Diego Rose December 04, 2012 at 07:32 PM
I find it an awkward proposition in that the entire operation of fire protection is already paid for through the extraction of tax funds. We the people, already pay for all of the goods that the Police, Fire, and all government agencies provide. Knowing how the fire depart. tends to talk people into using the services once they have been dispatched, I'm sure for legal reasons, I suggest simply training the departments to make better judgement calls on scene in order to prevent unnecessary transfers and help reduce a number of medical transfers. I've seen this first hand and I know that EMS providers all wish they had more autonomy to make judgement calls on scene. I can think of many ways in which to save money. I think a lot of agencies tend to look very shortsightedly at problems and go after those issues or problems that sound good but have very little, if any, teeth.
ATC December 04, 2012 at 08:44 PM
They responded to 2,110 false alarms in 2011...countywide! That's 6 per day...countywide! Just how many county fire stations are there...countywide? About 100. And out of those 100 stations, only 6 have to respond to a false alarm in any given day? And this really is a pressing problem? No, it is nothing more than a way to try to squeeze additional money from citizens, as if we do not pay enough already in taxes. Supervisor Jeff Stone should be ashamed of himself for wasting the Board's time on frivilous crap like this.
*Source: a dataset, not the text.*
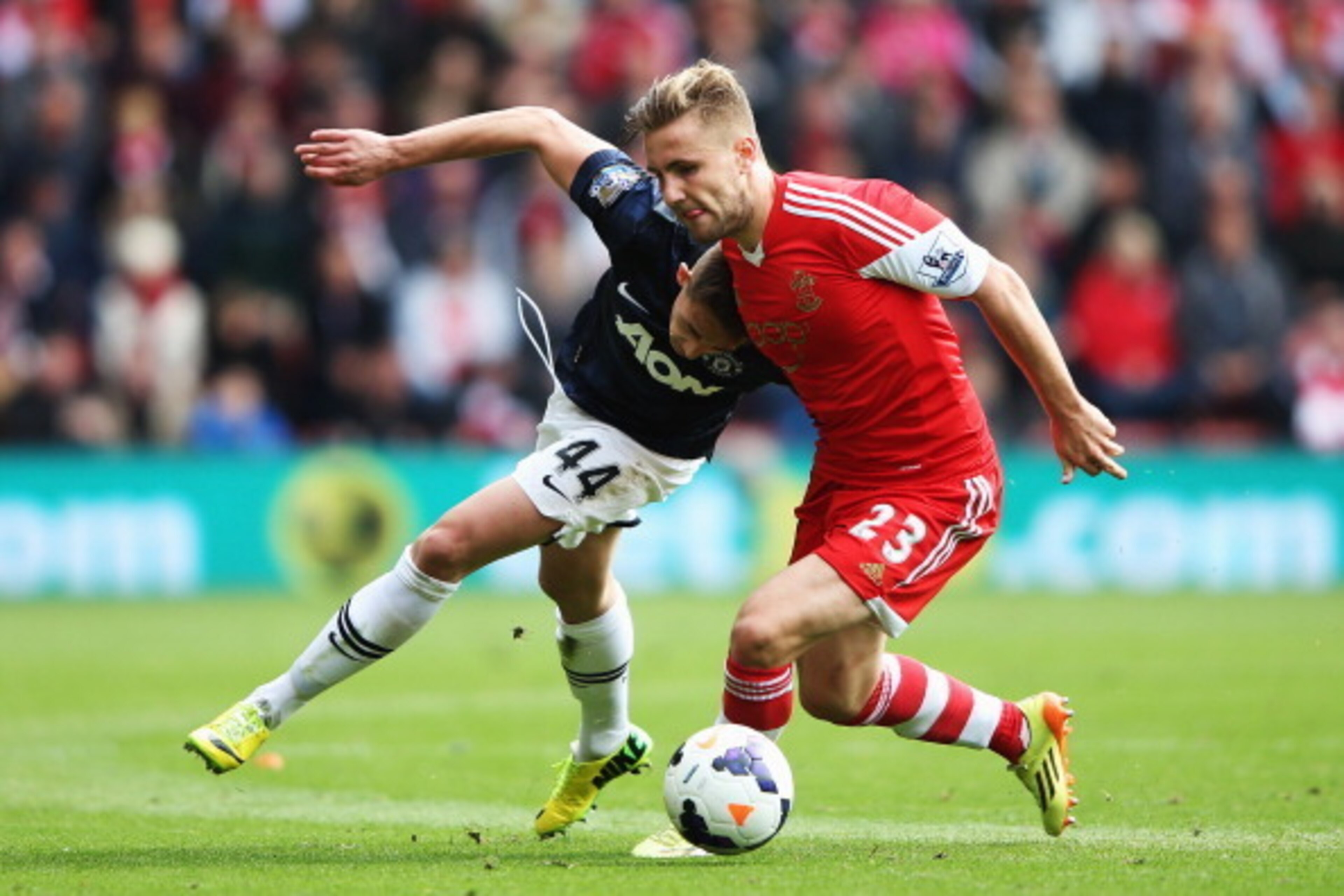SOUTHAMPTON, ENGLAND - MAY 11:  (L-R) Adnan Januzaj of Manchester United and Luke Shaw of Southampton challenge for the ball during the Barclays Premier League match between Southampton and Manchester United at St Mary's Stadium on May 11, 2014 in Southam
Charles Ferrell December 04, 2012 at 10:15 PM
I would be willing to listen to a plan that would call for a fine for multiple false alarms coming from a single source. Even then, I would want to have the nature of the false alarms identified to see what level of fault the owner of the alarm must bear. For example, if an alarm is improperly installed and for no other reason keeps going off on a number of occasions, then the owner of the alarm ought to be required to see to it that the alarm is function properly. Then, after a few warnings, if nothing is done to correct the situation, then fines could be in order. For another example, if a retail store is being "vandalized" by folks pulling, pushing or whatever other way setting off alarms, I wouldn't fine the retail store owner. I would insist that the retail owner install security cameras, then those who set off false alarms could be cited and charged with a crime for their actions. Anyone setting off a false fire alarm intentionally should be cited and charged with a crime. However, it seems a bit draconian for the county to simply impose fines against someone whose fire alarm simply goes off for no obvious reason. I can understand the county's overall concern, because fire units responded to a false alarm creates a number of problems. Among them include possible risk of accidents as a result of fire trucks going Code 3 (red lights and sirens) to a false alarm and fire trucks being late to handle real calls because they were busy handling false ones.